▸ Provided entries:
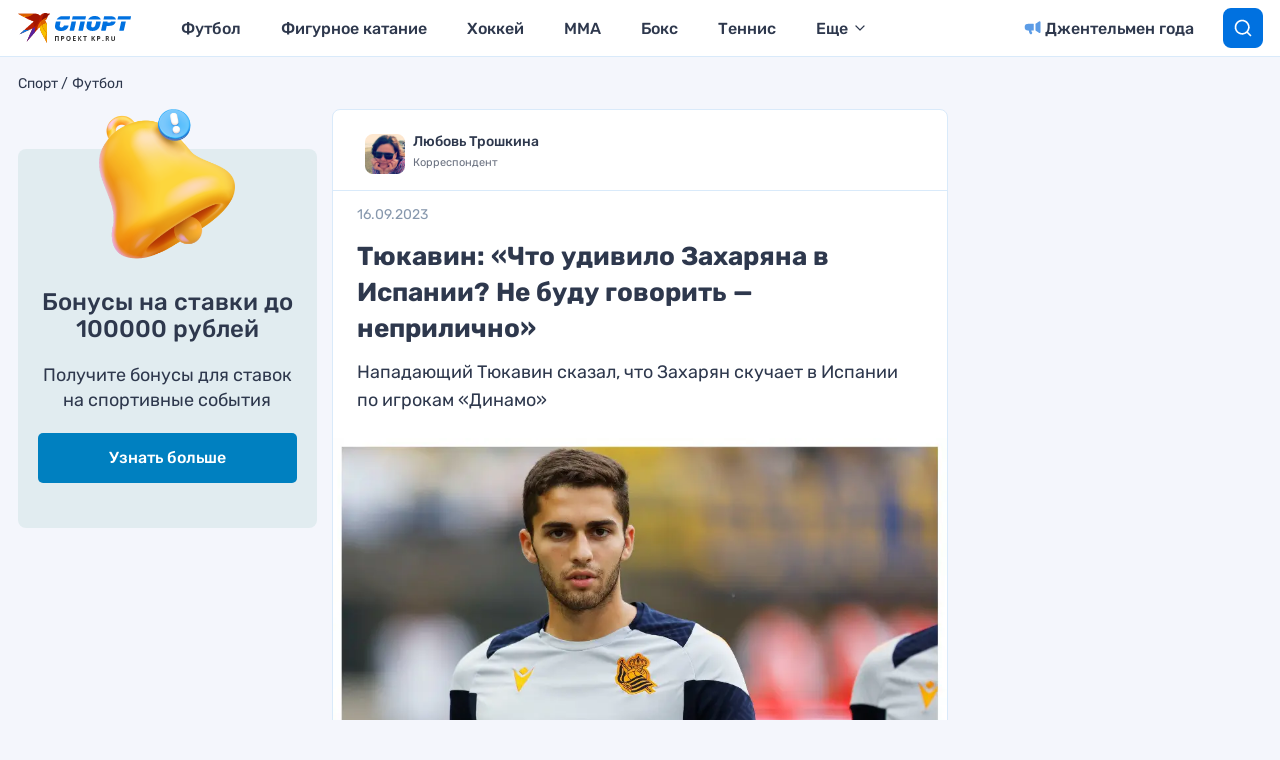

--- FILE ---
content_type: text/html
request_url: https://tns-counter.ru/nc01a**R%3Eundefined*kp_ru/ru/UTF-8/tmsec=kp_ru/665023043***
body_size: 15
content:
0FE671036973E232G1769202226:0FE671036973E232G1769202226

==

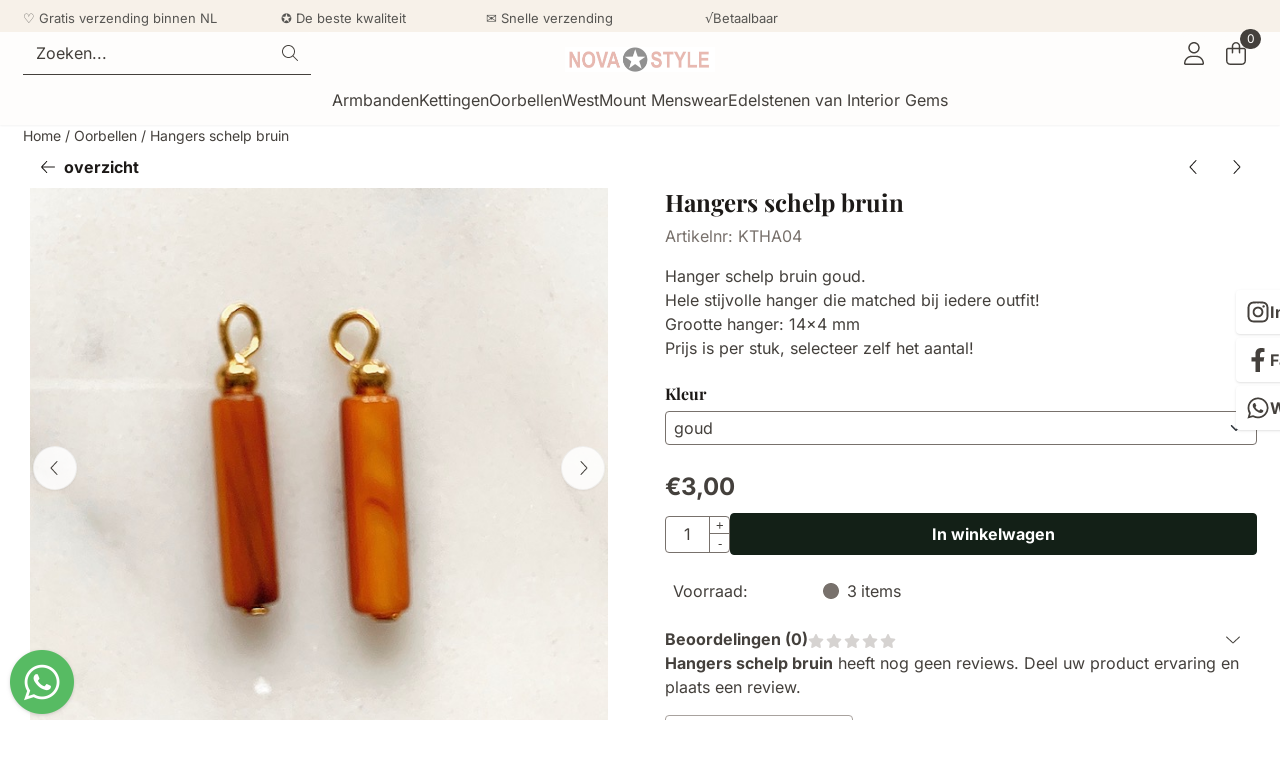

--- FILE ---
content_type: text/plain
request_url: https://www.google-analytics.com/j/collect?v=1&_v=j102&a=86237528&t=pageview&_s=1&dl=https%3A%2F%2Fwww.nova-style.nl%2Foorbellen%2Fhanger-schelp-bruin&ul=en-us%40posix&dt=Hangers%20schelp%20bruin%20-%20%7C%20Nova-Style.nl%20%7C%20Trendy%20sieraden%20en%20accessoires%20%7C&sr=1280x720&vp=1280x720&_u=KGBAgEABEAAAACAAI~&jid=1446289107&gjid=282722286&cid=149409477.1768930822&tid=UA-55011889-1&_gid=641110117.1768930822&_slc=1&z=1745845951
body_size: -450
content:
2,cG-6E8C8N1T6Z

* * *

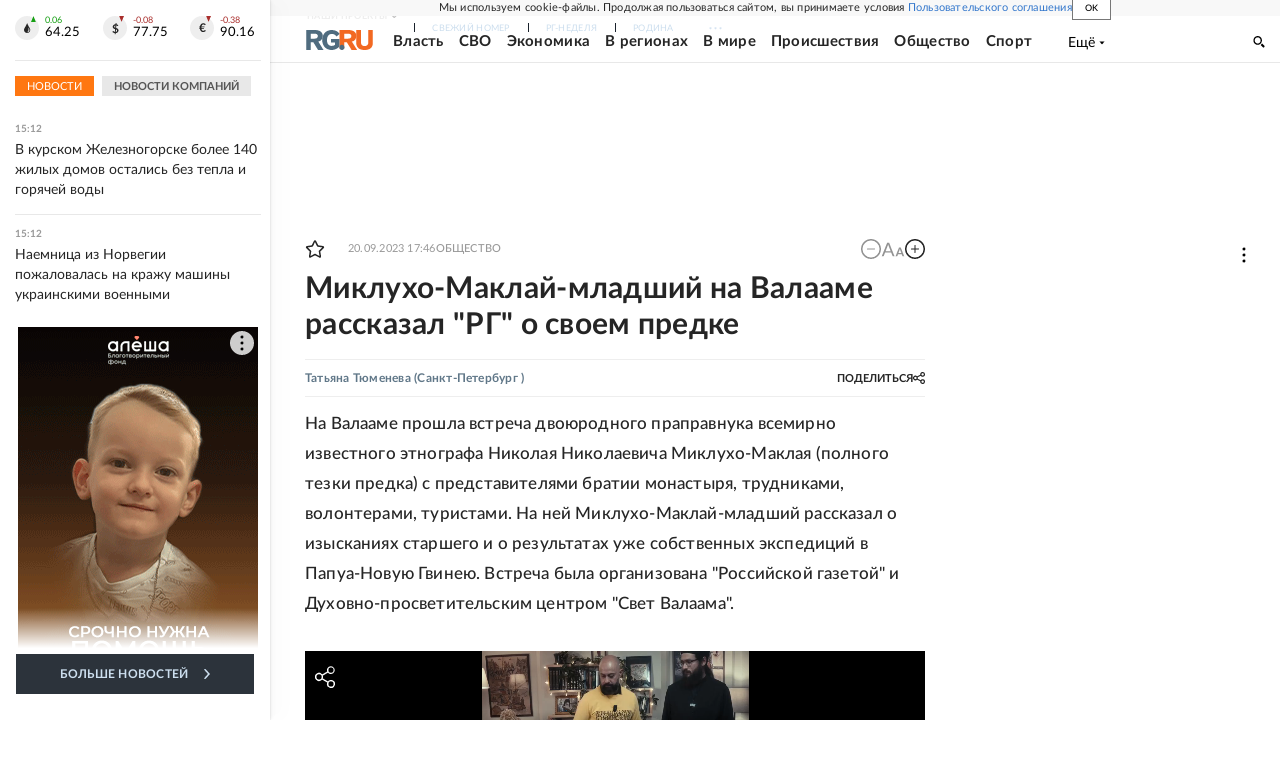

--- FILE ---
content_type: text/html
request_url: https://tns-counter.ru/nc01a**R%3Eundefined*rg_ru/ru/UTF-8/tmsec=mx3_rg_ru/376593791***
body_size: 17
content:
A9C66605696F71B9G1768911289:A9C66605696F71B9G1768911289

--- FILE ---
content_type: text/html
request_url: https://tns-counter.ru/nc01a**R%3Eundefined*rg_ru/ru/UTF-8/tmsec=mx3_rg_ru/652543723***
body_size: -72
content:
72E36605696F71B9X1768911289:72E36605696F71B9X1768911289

▸ Required action: In the records above, find every line containing the word "tmsec" and show it.

▸ Task result:
request_url: https://tns-counter.ru/nc01a**R%3Eundefined*kp_ru/ru/UTF-8/tmsec=kp_ru/665023043***
request_url: https://tns-counter.ru/nc01a**R%3Eundefined*rg_ru/ru/UTF-8/tmsec=mx3_rg_ru/376593791***
request_url: https://tns-counter.ru/nc01a**R%3Eundefined*rg_ru/ru/UTF-8/tmsec=mx3_rg_ru/652543723***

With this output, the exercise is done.